= Objective =
In the stretch of the records from the line containing "In terms of" through the line containing "2.02 metres", change "hiking boot" to "trail shoe" and leave everything else the same. Give back only those lines.
----- Given data -----
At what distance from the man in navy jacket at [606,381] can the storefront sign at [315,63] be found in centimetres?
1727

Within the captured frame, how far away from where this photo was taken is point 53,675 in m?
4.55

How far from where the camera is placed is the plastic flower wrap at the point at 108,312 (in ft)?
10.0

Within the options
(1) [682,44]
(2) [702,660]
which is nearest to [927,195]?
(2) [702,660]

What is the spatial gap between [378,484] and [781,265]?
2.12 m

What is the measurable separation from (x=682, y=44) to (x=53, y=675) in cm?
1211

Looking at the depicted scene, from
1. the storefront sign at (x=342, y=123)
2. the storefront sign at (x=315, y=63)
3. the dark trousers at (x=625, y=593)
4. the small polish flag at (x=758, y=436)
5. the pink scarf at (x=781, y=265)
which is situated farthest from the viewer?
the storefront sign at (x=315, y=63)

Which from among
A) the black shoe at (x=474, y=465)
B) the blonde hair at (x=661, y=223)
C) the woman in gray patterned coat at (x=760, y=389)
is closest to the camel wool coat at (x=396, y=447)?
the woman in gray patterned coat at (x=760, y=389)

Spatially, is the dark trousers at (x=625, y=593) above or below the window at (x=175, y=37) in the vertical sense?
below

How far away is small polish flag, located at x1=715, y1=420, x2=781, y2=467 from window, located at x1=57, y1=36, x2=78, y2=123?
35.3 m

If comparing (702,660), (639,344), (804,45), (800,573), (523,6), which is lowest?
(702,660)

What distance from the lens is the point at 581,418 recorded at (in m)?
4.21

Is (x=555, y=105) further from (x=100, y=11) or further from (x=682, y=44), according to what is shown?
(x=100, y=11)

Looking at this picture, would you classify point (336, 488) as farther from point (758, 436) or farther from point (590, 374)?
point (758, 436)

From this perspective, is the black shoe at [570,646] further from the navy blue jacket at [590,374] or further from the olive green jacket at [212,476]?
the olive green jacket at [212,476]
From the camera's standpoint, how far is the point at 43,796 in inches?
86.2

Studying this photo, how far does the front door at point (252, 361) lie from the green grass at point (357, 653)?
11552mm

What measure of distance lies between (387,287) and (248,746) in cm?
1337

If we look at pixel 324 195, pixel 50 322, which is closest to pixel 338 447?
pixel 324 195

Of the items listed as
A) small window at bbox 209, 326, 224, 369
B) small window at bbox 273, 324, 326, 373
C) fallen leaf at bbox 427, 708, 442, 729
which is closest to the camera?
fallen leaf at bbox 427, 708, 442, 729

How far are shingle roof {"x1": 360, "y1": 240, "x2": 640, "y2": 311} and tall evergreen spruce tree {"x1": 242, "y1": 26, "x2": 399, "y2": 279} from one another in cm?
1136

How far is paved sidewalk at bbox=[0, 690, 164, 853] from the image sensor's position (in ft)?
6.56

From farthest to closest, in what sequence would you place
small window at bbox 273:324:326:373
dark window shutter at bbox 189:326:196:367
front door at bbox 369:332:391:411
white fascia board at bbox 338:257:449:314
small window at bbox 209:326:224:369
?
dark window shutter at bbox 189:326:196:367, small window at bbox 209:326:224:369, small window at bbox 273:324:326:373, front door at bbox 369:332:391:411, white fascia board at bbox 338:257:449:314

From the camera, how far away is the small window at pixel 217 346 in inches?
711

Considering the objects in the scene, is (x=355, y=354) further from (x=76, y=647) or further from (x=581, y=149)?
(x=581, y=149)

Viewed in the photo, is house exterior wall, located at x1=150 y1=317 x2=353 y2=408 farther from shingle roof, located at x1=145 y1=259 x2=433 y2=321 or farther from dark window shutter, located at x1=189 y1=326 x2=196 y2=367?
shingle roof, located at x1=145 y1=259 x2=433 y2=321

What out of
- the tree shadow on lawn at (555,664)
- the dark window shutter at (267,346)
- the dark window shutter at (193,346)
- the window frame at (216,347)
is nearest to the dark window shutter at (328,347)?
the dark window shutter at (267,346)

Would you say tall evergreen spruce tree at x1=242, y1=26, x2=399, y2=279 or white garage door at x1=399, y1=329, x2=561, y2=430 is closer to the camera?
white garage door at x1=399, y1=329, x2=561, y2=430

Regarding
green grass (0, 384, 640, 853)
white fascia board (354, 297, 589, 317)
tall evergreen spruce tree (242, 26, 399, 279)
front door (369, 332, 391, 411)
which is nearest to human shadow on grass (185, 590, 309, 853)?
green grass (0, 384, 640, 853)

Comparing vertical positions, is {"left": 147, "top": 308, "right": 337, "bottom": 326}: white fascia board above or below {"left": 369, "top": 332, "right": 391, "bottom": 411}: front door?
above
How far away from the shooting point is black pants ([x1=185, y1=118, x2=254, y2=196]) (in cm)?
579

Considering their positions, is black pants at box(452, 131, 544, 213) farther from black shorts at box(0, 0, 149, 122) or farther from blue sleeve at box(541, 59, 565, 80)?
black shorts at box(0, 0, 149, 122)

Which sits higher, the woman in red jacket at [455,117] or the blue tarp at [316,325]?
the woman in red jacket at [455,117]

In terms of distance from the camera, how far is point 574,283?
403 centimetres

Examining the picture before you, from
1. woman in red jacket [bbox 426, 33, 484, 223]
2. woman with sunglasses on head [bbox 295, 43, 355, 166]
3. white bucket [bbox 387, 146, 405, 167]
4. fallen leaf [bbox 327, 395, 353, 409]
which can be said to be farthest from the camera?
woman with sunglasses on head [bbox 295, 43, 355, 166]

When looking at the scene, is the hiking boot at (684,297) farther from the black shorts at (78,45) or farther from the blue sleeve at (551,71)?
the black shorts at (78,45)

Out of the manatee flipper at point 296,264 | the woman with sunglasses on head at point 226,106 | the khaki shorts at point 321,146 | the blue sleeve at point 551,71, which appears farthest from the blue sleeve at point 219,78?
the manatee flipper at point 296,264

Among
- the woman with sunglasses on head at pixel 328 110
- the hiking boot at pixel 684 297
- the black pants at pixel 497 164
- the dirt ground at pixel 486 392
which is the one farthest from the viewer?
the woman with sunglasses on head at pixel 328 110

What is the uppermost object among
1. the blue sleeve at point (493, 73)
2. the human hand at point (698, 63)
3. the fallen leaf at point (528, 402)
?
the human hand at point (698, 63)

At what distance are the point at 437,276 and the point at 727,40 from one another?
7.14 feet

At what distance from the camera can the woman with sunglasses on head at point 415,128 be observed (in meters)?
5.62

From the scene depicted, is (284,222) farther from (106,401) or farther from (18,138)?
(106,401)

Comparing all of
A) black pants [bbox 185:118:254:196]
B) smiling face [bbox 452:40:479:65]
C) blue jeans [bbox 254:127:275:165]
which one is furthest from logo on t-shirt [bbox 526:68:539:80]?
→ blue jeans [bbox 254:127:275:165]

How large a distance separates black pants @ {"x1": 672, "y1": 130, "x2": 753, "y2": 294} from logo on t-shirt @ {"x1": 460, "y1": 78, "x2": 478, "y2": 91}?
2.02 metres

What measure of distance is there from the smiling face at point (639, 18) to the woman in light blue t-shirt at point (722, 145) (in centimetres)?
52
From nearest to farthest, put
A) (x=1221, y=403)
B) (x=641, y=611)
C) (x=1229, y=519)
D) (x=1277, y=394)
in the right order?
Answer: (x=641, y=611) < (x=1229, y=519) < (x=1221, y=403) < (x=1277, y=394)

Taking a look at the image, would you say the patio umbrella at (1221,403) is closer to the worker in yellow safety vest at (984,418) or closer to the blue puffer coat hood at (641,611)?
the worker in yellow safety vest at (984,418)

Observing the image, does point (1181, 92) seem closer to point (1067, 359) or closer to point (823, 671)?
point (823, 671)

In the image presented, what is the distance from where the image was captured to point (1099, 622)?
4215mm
-----
= Exercise response =
In terms of distance from the camera, how far is point 574,283?
403 centimetres

Examining the picture before you, from
1. woman in red jacket [bbox 426, 33, 484, 223]
2. woman with sunglasses on head [bbox 295, 43, 355, 166]
3. white bucket [bbox 387, 146, 405, 167]
4. fallen leaf [bbox 327, 395, 353, 409]
which can be said to be farthest from the camera?
woman with sunglasses on head [bbox 295, 43, 355, 166]

When looking at the scene, is the trail shoe at (684,297) farther from the black shorts at (78,45) or farther from the blue sleeve at (551,71)?
the black shorts at (78,45)

Out of the manatee flipper at point 296,264 | the woman with sunglasses on head at point 226,106 | the khaki shorts at point 321,146 | the blue sleeve at point 551,71, which appears farthest from the blue sleeve at point 219,78?
the manatee flipper at point 296,264

Among
- the woman with sunglasses on head at pixel 328 110
- the trail shoe at pixel 684 297
- the black pants at pixel 497 164
- the dirt ground at pixel 486 392
which is the one farthest from the viewer?
the woman with sunglasses on head at pixel 328 110

What is the uppermost object among
1. the blue sleeve at point (493, 73)
2. the human hand at point (698, 63)
3. the fallen leaf at point (528, 402)
?
the human hand at point (698, 63)

At what distance are the point at 437,276 and the point at 727,40 from one another?
7.14 feet

At what distance from the camera can the woman with sunglasses on head at point 415,128 be observed (in meters)?
5.62

From the scene depicted, is (284,222) farther from (106,401) or farther from (18,138)?
(106,401)

Comparing all of
A) black pants [bbox 185:118:254:196]
B) smiling face [bbox 452:40:479:65]
C) blue jeans [bbox 254:127:275:165]
which one is furthest from logo on t-shirt [bbox 526:68:539:80]?
→ blue jeans [bbox 254:127:275:165]

How large a distance separates black pants @ {"x1": 672, "y1": 130, "x2": 753, "y2": 294} from logo on t-shirt @ {"x1": 460, "y1": 78, "x2": 478, "y2": 91}?
2.02 metres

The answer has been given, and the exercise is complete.